Why is there so much repetition in the Torah?
Time and again we find Mitzvot which are mentioned more than once. In fact if Hashem had mentioned each of the Mitzvot only once, the Torah would be far shorter.
What we find is that every time a Mitzvah is repeated, the presentation is slightly different. There is what we call, a ‘Chiddush’ – Something new. Something fresh to add a new dimension to the performance of that Mitzvah.
A fine example of this is in the first two paragraphs of the Shema. In Parashat Va’etchanan we read the first and in the following week’s Parasha of Eikev we read the second. We find that in these two Parshiot, various Mitzvot are repeated: to love Hashem, to study and to teach Torah, to wear Tefillin and the Mitzvah of Mezuzah. However, you will notice, there is a significant difference.

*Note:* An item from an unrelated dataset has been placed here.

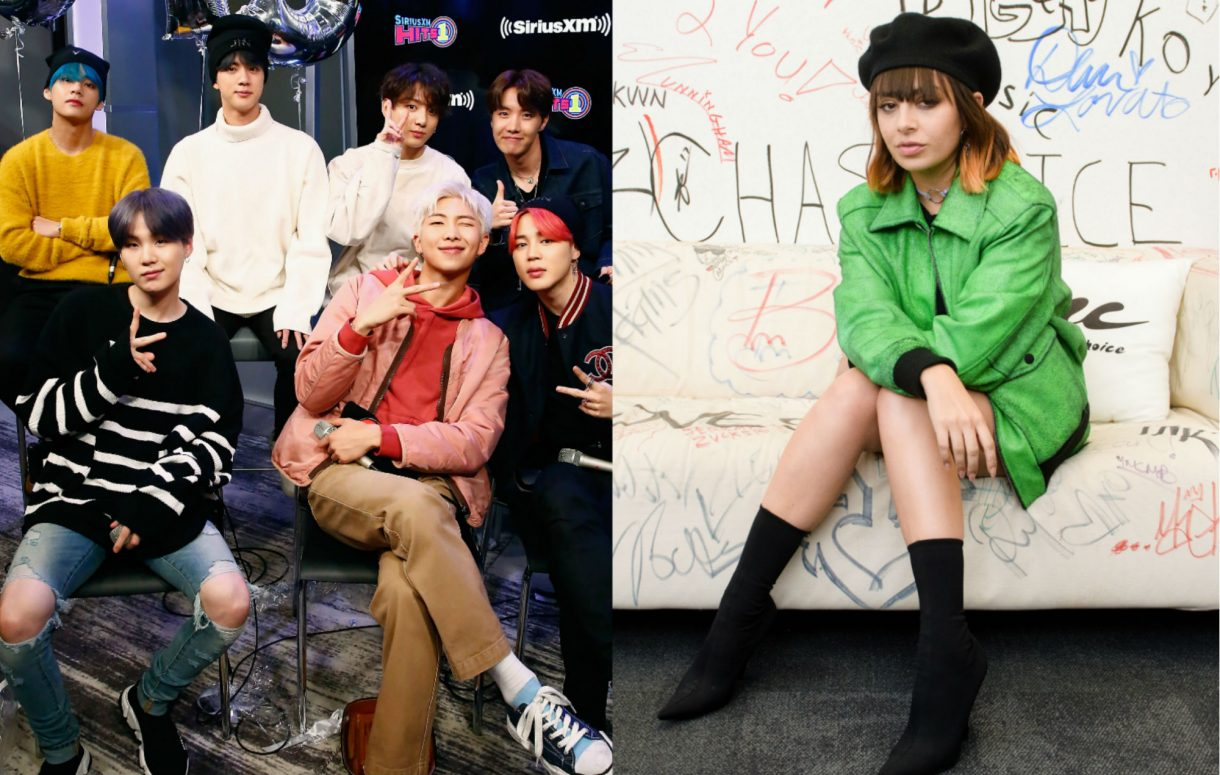 BTS i Charli XCX će objaviti zajednički singl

The first paragraph of the Shema is in the singular. “V’Ahavta – You in your own personal capacity should love Hashem.” “B’Shivtecha B’Veitecha – When you are in your home you should be studying and teaching Torah.” “Al Mezuzot Beitecha – Upon the doorposts of your house you should have a Mezuzah.” These same Mitzvot in the second paragraph of the Shema however, are all in the plural. The message is, that we have a dual responsibility.
One should love Hashem. And loving Hashem means that we should enable other people to appreciate how the love of Hashem can enhance their lives. Through my love of Hashem, I should be ‘Mekadesh Shem Shamayim,’ to sanctify God’s name by being known as a person, who has a connection with the Almighty, always to lead a responsible life. So wherever I go and whatever I do, I will be a fine ambassador for my Creator and my people.
With regard to the study of Torah for example, once I know how to appreciate the value of Torah in my life, I have the responsibility to ensure that formal and informal facilities for the study of Torah should be available to others. I should be supporting Jewish schools and all educational opportunities.
Similarly, with regard to Mezuzah. In Israel there are wonderful charities, knows as ‘Gemachs’, which lend out Mezuzot. You see, when we live in the diaspora, when you move into a new home, you are given a period of grace of thirty days until you have to have Mezuzot up on your doors. That is because you are a temporary resident in the home until then. It only becomes ‘Beitecha – Your home’, once you have lived there for a month.
However in Israel there no such thing as a Jewish person living there temporarily. Israel is our permanent home. Therefore, once you have moved into your new flat or home, in the midst of the tumult of all the suitcases and boxes, you have to have your Mezuzot up for the first night in which you are sleeping there. And therefore, there are wonderful charities that lend out Mezuzot. These charities are fulfilling the Mitzvah, in the second paragraph of the Shema, to enable others to perform the Mitzvah.
Therefore, from the two paragraphs of the Shema, we don’t only learn a lesson with regard to these specific Mitzvot, it is lesson about all of the Torah.
It is lesson for us throughout our lives. I live for myself but at the same time, I must also live for the Jewish people around me and for every single person on the face of the Earth.